I reached into my pants pocket and pulled out Paul's passport, flipping it open to the photo page. The gentleman studied it carefully for several moments.

“I'm afraid there was no one at all like this individual on the bus.”

“Are you absolutely certain of that?”

“When I got on the bus in Ouarzazate I took a seat right in the back, so I walked by everyone who had already boarded.”

“But he got on right when the bus was leaving.”

“I remember looking up when the last person came onto the bus, but that was the driver.”

“Sir, please, I saw him get on the bus.”

“Who is he?” he asked, pointing to the photo.

“My husband.”

That got his attention.

“Sit, sit,” he said, motioning to the empty chair. “My name is Dietrich.”

I told him my own. We shook hands.

“Germany is one of around fifty countries that I keep telling myself I should visit,” I said.

“If you come, besides Berlin and Hamburg and Munich, you should drive along the Romantische Strasse—and stop at Rothenburg ob der Tauber. A medieval city between Würzburg and Nürnberg. Completely restored after much bombing in the war.
Sehr gemütlich
, as we say. A very quiet, beautiful town—and the place I've called home for thirty years. I had a very faithful congregation in Rothenburg until I stepped down last year.”

“You're a priest?”

“A pastor. Lutheran. And recently retired.”

“And, if I may ask, what brings you to the Sahara in mid-July?” I asked.

He paused for a moment, collecting his thoughts.

“I remember once reading in an English novel about a man traversing this corner of the world after suffering a terrible grief, and the writer noted, ‘He crossed North Africa, trying to empty his mind.' I came here, at an absurd time in the calendar, trying to empty my mind.”

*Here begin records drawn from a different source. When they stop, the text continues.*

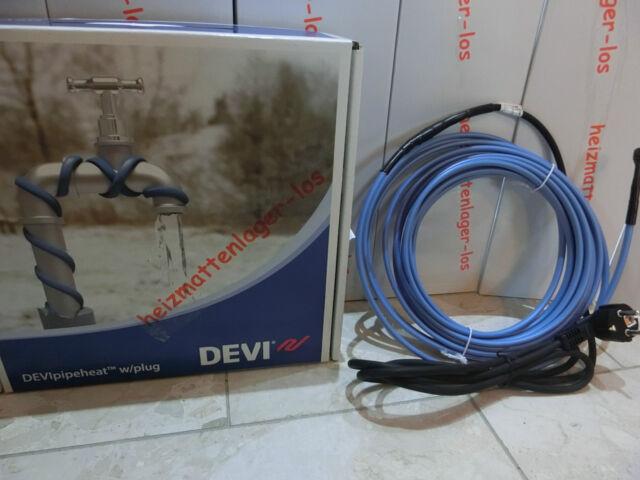 DEVIpipeheat 10(DPH) Rohrbegleitheizung Heizband 80 Watt, 8 m Art.- Nr. 98300074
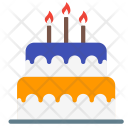 Birthday Cake Candle Icon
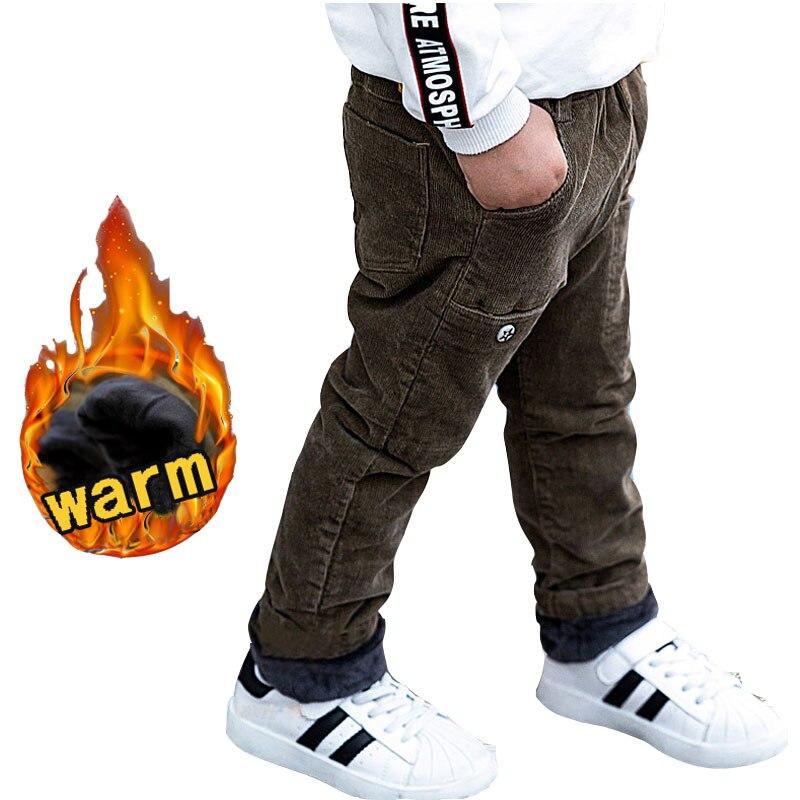 купить Baby Boy winter trousers for 2 4 6 8 10 years old children's corduroy pants baby boy warm thick velvet casual pants kids clothes недорого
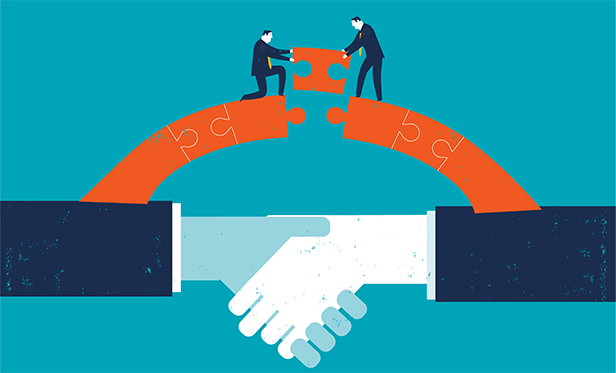 Stock illustration: Putting the final puzzle piece in a business relationship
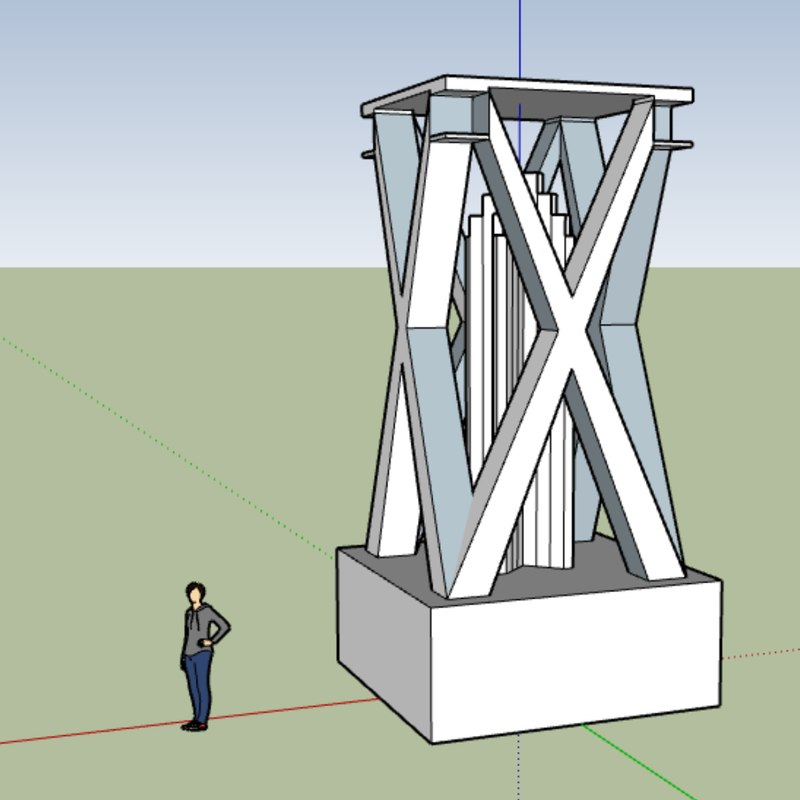 3D model sketchup monument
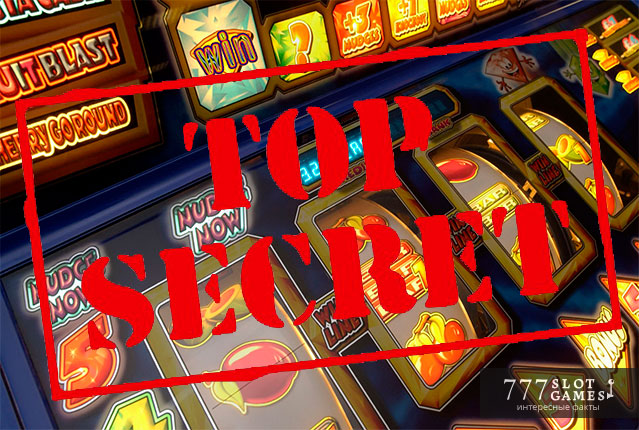 Www free casino slots com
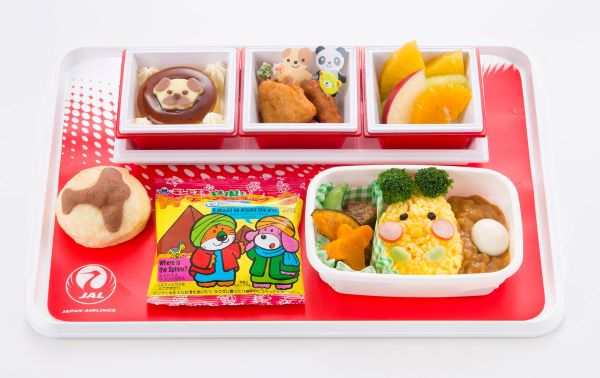 japan airlines children menu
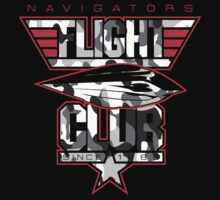 Flight Club (Stealth) by Illestraider
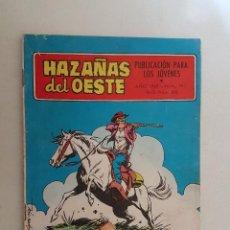 Tebeos: HAZAÑAS DEL OESTE. Nº 191. TORAY.. Lote 103146363
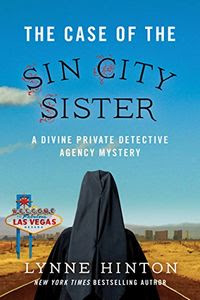The Case of the Sin City Sister by Lynne Hinton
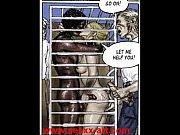 Filme porno gratis free porn xxx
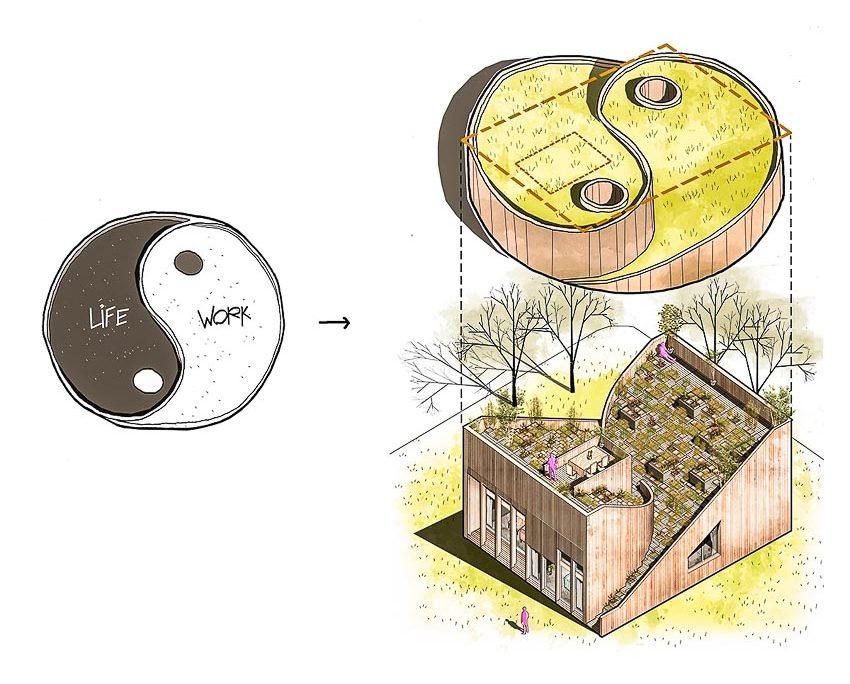 Ngôi nhà âm dương: Trộn vườn lên mái
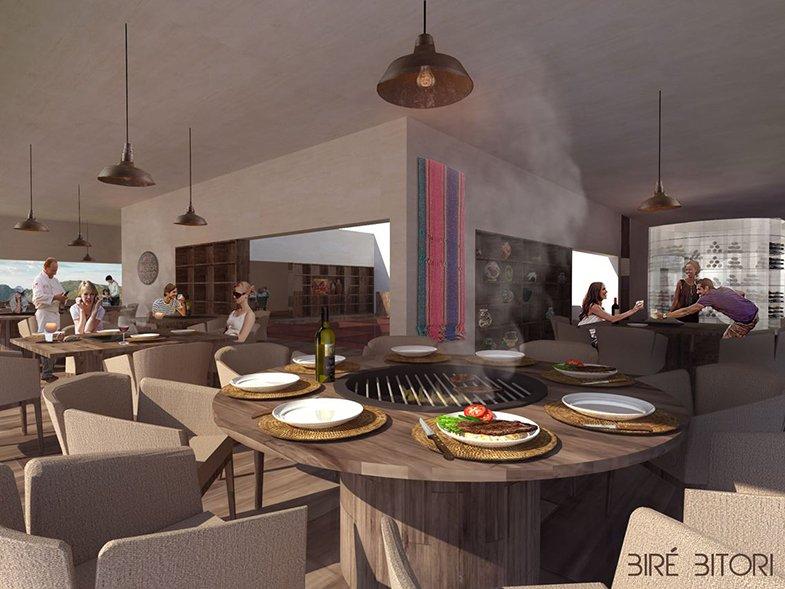 bitori the luxury trends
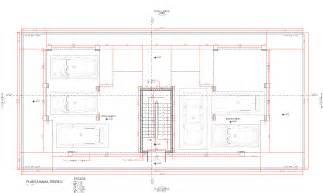 Desenhar Planta Baixa Online download projeto arquitet 244 nico de edif 237 cio residencial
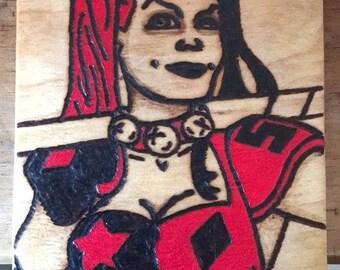 Harley-Quinn Wooden Plaque
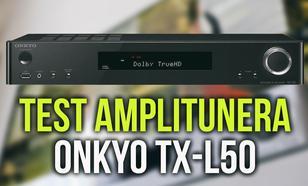 Onkyo TX-L50 - Test Amplitunera Kina Domowego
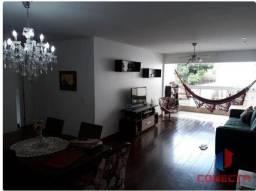 Título do anúncio: Apartamento para Venda em Vitória, Bento Ferreira, 3 dormitórios, 1 suíte, 2 banheiros, 1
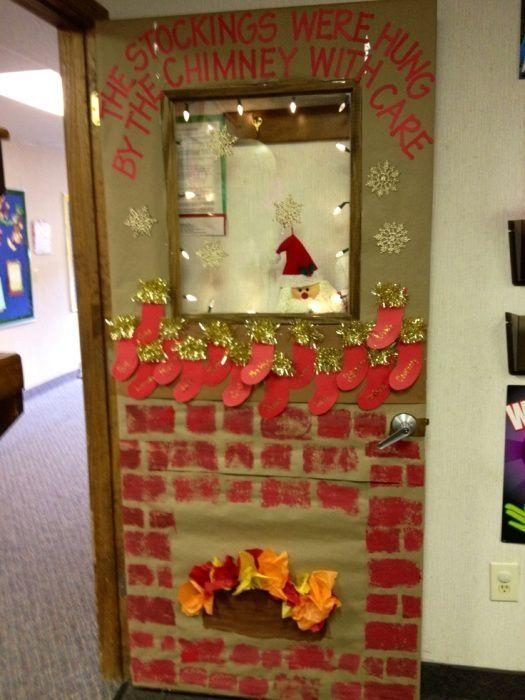 53 Classroom Door Decoration Projects for Teachers - Big DIY IDeas by esperanza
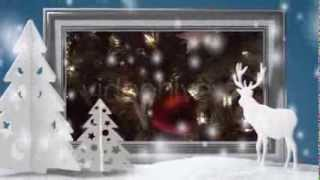After Effects Project. Create Slideshow For New Year And Christmas - Snow Globe Christmas Package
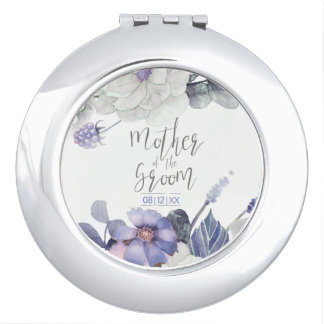 Blossoms & Berries Mother of the Groom ID476 A Compact Mirror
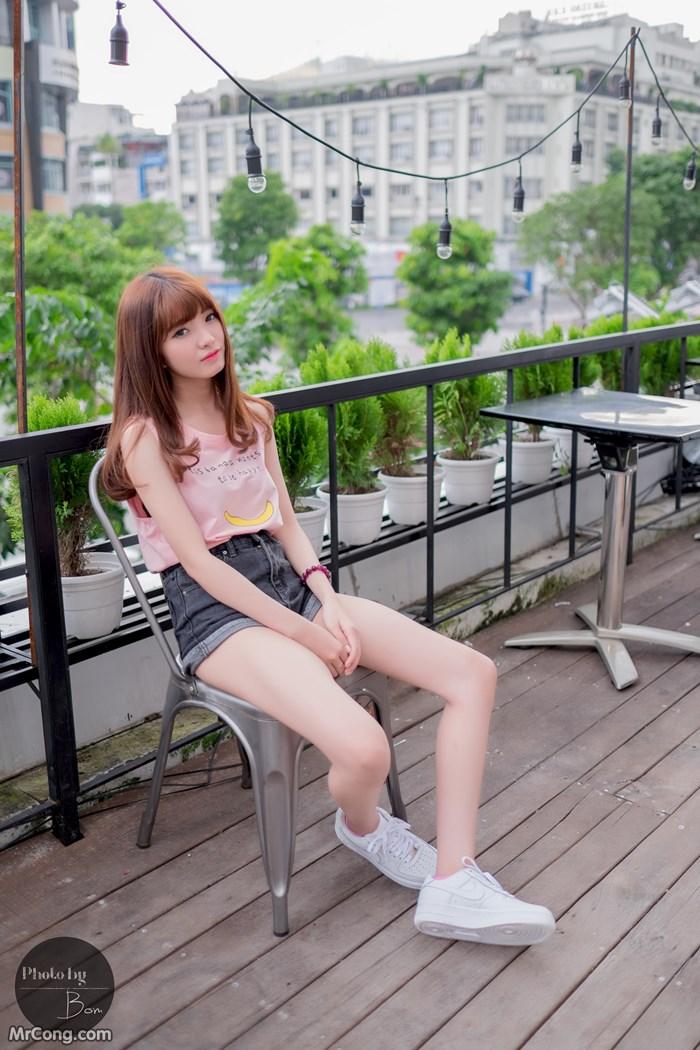 Image Girl-xinh-Viet-Nam-by-Hoang-Vu-Lam-MrCong.com-363 in post Những cô nàng Việt trẻ trung, gợi cảm qua ống kính máy ảnh Hoang Vu Lam (450 ảnh)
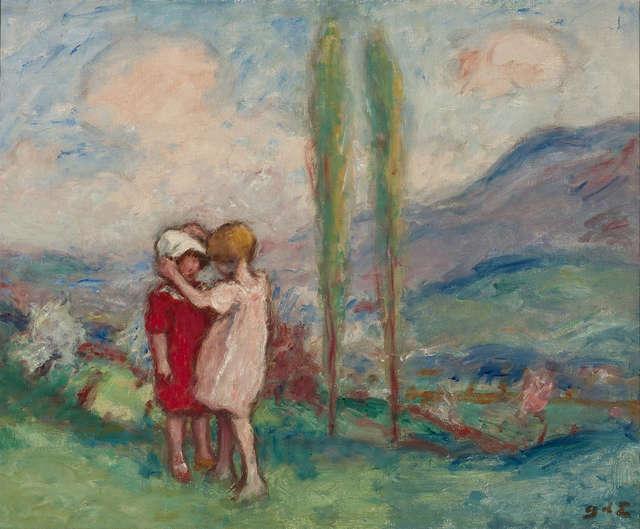 Georges d'Espagnat, 'Children in a Park ', ca. 1900,  M.S. Rau Antiques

“Because of a terrible grief?”

“My wife of forty-four years died at Christmas.”

“Oh, God, that is awful. Was it sudden?”

“Completely out of nowhere. A brain aneurysm. She got up from the dinner table at home to get something in the fridge. Suddenly she looked startled, then in terrible pain, then she fell to the floor. When I raced over to her she was no more. You know that line, ‘In the midst of life we are in death.' ”

Immediately I heard myself saying, “ ‘Earth to earth, ashes to ashes, dust to dust.' It's from the
Book of Common Prayer
. One of the side benefits of being raised an Episcopalian.”

“And it was also a Latin antiphon:
Media vita in morte sumus
. And it has appeared often in poetry. Rilke used it in a poem once.”

I let his words wash over me. “It is good to be speaking with you.”

“Were you hoping to be speaking with your husband?”

“Of course,” I said, finding myself tearing up.

“I apologize for intruding.”

“You're hardly intruding.”

“Would you like a glass of wine?” he said.

“I think I'd like that very much.”

He reached for the still-full bottle and poured me a glass. At that juncture the couscous arrived. I thanked the diminutive woman for bringing it, apologizing for keeping her up so late.


Pas de problème,
” she said in a near whisper, disappearing back into the kitchen.

To his infinite credit, Dietrich steered us into more neutral waters, asking me about my work, fascinated to learn how I shifted from journalism to accounting, and I asked him about his student years at Heidelberg. I learned that he had two sons, a lawyer and a tax inspector (“We'd have much to talk about,” I noted), living in Nürnberg and Munich respectively.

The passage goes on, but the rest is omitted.